┌──
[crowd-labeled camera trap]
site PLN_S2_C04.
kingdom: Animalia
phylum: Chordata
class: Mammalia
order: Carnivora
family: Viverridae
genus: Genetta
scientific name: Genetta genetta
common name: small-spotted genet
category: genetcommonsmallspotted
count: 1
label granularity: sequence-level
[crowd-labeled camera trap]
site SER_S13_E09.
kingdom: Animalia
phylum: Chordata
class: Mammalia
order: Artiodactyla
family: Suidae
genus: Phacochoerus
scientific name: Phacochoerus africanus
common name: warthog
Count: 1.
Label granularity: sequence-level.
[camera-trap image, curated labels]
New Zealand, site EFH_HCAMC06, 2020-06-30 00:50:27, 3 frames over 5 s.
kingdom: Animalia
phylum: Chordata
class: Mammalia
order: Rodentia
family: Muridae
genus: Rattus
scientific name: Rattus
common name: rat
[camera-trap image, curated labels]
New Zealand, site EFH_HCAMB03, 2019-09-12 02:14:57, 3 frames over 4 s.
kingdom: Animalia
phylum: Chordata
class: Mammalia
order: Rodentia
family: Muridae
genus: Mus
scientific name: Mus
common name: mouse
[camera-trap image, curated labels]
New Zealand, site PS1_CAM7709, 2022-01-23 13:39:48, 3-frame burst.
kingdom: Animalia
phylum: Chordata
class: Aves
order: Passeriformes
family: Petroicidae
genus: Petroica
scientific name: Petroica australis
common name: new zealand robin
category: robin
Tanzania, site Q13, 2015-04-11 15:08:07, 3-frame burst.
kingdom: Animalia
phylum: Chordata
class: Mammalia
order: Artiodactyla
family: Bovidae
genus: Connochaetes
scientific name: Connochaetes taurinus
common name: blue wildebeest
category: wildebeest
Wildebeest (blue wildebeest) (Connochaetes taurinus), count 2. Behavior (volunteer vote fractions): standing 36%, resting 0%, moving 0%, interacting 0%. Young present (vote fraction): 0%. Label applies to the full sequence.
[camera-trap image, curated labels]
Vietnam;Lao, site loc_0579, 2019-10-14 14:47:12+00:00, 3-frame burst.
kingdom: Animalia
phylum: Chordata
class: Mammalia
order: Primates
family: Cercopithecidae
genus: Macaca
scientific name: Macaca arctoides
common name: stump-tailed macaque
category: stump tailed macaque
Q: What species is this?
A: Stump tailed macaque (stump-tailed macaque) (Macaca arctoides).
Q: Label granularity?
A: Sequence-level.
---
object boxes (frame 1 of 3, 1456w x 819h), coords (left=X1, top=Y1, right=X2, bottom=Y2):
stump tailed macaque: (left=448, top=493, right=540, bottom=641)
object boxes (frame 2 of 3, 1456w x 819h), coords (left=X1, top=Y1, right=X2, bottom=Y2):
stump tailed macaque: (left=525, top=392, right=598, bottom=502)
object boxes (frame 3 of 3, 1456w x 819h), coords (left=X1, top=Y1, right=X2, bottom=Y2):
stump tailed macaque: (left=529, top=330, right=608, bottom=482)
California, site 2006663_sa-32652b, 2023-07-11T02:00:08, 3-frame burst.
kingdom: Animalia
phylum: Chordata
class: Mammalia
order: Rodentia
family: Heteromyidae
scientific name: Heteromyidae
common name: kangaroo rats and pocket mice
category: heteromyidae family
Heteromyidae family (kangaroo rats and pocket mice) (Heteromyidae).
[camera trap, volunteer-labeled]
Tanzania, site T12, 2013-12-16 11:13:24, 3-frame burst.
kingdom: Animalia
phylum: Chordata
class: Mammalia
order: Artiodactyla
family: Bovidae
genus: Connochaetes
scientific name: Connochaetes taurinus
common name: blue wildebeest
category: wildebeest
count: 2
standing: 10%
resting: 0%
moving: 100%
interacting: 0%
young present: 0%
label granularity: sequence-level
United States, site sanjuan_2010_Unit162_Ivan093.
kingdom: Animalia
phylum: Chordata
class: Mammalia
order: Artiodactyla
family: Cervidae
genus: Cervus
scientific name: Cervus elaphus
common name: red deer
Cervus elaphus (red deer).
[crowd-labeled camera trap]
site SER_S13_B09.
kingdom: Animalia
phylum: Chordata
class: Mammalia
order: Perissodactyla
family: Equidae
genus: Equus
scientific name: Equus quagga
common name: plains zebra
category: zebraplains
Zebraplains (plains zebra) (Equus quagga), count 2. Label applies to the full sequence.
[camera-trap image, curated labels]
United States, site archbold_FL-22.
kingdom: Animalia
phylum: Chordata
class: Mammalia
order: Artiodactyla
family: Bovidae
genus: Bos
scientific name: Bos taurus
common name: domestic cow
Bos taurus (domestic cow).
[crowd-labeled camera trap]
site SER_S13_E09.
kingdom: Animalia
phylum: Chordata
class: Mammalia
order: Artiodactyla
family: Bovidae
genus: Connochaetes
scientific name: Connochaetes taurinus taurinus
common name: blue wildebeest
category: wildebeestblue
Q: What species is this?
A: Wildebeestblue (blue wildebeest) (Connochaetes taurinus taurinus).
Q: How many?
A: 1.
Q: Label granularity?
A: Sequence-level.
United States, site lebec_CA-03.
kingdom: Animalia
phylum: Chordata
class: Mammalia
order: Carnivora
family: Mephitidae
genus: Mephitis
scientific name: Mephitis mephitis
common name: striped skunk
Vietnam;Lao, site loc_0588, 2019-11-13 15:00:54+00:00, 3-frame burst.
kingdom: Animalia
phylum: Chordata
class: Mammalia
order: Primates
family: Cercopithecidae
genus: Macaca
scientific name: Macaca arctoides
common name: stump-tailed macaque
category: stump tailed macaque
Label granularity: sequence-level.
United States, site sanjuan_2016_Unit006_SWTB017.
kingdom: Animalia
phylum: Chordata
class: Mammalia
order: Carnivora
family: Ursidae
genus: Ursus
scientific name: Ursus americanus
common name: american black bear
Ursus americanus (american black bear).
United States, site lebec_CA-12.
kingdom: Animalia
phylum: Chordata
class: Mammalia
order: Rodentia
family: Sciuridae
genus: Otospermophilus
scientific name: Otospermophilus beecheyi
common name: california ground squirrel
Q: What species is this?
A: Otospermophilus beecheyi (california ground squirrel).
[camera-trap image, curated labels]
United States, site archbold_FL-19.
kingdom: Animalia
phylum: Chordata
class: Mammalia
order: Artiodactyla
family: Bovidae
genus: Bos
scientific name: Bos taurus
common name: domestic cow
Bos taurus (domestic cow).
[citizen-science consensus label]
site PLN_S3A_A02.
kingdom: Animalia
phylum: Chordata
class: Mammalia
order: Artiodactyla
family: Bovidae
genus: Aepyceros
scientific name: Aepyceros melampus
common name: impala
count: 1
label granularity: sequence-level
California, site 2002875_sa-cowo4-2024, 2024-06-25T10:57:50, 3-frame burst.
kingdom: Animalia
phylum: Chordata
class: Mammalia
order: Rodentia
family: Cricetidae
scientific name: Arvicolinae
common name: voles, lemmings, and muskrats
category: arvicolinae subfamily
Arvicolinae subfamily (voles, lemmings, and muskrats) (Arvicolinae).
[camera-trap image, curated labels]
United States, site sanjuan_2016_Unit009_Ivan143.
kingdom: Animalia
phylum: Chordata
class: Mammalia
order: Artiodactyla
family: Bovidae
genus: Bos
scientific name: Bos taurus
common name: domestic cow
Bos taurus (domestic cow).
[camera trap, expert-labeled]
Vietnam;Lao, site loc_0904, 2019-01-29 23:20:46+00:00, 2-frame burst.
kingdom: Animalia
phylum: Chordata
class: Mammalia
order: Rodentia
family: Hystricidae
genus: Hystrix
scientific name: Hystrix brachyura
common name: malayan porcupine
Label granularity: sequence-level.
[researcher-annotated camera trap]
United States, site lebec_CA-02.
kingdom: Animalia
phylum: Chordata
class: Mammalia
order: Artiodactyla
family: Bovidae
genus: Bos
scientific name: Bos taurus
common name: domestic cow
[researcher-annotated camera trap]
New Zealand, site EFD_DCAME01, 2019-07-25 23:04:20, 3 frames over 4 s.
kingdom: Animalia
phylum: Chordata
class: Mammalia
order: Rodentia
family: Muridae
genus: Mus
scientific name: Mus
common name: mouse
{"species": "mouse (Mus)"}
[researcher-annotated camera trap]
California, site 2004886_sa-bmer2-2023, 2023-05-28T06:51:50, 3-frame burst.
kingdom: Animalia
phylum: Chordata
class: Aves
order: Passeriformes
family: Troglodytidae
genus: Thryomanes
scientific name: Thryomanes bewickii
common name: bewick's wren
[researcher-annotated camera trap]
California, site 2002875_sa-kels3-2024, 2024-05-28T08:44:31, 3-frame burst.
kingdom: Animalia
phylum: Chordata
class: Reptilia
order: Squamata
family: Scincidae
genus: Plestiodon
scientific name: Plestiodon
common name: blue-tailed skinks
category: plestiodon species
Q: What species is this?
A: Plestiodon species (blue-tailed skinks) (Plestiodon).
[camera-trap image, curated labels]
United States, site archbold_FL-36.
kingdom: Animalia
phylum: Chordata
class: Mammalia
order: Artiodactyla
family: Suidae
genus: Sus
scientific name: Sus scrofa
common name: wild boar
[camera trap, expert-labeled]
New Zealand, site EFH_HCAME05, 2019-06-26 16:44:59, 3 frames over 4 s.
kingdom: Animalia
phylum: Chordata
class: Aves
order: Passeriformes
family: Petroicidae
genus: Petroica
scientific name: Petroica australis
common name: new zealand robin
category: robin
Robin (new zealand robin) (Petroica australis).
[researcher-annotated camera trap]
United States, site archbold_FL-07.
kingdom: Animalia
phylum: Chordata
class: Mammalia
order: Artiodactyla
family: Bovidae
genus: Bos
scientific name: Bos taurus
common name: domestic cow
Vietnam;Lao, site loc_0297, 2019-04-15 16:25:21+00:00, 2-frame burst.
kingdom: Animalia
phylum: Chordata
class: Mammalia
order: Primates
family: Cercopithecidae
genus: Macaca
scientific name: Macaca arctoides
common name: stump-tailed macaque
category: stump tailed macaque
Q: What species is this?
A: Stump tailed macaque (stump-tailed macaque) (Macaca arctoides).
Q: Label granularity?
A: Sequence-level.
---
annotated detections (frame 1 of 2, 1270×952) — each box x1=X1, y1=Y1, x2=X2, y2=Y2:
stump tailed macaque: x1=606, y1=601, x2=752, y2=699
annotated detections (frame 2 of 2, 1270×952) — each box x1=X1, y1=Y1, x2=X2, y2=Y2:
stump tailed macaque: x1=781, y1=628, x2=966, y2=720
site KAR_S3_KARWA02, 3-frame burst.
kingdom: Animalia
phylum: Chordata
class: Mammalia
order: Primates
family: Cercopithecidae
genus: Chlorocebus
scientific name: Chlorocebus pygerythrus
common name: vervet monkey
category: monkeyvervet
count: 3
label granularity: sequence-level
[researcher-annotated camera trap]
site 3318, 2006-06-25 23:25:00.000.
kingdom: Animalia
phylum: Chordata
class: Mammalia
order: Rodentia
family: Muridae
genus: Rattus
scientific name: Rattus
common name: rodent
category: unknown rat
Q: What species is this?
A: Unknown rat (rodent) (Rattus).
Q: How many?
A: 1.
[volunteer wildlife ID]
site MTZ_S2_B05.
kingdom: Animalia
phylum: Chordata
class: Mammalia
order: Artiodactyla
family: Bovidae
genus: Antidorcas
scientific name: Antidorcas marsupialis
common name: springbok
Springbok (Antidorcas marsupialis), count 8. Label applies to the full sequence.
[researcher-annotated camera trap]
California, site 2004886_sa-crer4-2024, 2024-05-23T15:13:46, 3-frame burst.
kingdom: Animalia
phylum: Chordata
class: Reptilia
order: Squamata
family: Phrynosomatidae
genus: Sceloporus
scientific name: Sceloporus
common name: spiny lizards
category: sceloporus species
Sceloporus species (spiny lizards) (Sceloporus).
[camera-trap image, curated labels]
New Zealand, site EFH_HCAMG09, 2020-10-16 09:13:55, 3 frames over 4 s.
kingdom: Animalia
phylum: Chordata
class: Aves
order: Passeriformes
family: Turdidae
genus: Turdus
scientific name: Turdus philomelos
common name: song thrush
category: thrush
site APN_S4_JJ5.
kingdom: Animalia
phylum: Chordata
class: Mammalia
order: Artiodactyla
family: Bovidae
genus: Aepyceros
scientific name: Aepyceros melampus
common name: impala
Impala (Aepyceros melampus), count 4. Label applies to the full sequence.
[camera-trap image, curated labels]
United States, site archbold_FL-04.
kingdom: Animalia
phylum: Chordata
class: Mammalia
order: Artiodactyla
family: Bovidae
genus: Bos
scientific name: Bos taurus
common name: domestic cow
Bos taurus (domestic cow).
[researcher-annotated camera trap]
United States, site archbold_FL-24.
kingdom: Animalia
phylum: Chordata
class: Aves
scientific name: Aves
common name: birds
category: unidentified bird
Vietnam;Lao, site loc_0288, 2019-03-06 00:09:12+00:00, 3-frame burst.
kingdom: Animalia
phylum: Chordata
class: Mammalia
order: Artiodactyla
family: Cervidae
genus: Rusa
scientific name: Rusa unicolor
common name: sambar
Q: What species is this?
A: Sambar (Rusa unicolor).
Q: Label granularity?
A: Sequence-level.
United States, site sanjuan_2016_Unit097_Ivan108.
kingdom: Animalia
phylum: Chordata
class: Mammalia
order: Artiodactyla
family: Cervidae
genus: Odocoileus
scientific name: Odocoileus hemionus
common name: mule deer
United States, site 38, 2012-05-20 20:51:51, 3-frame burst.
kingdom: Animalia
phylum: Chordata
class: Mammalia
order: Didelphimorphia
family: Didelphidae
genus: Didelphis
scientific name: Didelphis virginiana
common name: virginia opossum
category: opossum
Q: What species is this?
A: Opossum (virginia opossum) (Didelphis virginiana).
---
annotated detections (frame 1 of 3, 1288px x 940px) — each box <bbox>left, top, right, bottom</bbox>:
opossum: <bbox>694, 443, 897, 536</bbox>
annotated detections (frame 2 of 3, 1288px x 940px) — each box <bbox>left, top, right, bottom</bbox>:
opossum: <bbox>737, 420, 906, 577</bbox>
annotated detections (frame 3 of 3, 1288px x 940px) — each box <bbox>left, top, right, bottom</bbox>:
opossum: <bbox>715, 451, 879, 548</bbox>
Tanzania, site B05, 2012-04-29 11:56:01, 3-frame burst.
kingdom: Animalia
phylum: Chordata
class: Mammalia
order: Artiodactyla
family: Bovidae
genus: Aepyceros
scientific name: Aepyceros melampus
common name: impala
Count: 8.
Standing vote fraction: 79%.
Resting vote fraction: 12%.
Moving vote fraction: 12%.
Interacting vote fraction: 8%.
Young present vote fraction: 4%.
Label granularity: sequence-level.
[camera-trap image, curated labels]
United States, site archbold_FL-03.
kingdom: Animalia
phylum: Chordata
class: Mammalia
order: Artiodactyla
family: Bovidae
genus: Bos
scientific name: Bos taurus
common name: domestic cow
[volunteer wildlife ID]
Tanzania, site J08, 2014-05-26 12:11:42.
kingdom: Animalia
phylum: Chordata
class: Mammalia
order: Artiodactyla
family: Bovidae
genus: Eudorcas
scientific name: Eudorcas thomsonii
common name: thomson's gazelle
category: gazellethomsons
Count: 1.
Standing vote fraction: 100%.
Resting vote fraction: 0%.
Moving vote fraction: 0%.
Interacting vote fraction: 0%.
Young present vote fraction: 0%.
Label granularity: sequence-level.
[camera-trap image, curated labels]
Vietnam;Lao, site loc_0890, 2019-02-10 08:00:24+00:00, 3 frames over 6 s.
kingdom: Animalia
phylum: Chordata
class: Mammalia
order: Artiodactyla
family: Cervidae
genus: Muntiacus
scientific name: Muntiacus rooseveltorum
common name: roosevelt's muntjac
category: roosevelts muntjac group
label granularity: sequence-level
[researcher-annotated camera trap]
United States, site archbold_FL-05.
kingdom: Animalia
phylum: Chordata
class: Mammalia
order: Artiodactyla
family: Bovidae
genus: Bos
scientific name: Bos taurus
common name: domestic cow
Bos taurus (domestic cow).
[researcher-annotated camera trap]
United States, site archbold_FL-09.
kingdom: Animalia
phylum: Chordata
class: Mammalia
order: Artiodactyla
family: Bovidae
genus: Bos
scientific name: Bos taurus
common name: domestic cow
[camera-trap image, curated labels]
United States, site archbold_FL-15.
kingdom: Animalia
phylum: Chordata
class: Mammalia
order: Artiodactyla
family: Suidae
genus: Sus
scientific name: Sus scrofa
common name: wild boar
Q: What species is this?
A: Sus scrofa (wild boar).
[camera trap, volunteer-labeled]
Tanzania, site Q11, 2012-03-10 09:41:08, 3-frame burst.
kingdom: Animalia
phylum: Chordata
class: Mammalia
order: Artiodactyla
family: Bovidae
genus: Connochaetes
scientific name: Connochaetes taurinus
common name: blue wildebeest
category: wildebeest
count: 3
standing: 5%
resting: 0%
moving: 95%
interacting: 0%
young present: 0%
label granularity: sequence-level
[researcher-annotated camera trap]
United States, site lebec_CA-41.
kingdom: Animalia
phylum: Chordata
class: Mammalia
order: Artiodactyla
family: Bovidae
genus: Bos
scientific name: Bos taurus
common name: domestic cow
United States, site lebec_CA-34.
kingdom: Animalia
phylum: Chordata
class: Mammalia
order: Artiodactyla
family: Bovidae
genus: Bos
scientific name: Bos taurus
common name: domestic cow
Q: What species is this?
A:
└──
- [Task item]:
Starting at the line above that contains "scientific name: Heteromyidae", repeat each line exactly up to and including the line that contains "common name: plains zebra", and stop there.

- [Reply to the task]:
scientific name: Heteromyidae
common name: kangaroo rats and pocket mice
category: heteromyidae family
Heteromyidae family (kangaroo rats and pocket mice) (Heteromyidae).
[camera trap, volunteer-labeled]
Tanzania, site T12, 2013-12-16 11:13:24, 3-frame burst.
kingdom: Animalia
phylum: Chordata
class: Mammalia
order: Artiodactyla
family: Bovidae
genus: Connochaetes
scientific name: Connochaetes taurinus
common name: blue wildebeest
category: wildebeest
count: 2
standing: 10%
resting: 0%
moving: 100%
interacting: 0%
young present: 0%
label granularity: sequence-level
United States, site sanjuan_2010_Unit162_Ivan093.
kingdom: Animalia
phylum: Chordata
class: Mammalia
order: Artiodactyla
family: Cervidae
genus: Cervus
scientific name: Cervus elaphus
common name: red deer
Cervus elaphus (red deer).
[crowd-labeled camera trap]
site SER_S13_B09.
kingdom: Animalia
phylum: Chordata
class: Mammalia
order: Perissodactyla
family: Equidae
genus: Equus
scientific name: Equus quagga
common name: plains zebra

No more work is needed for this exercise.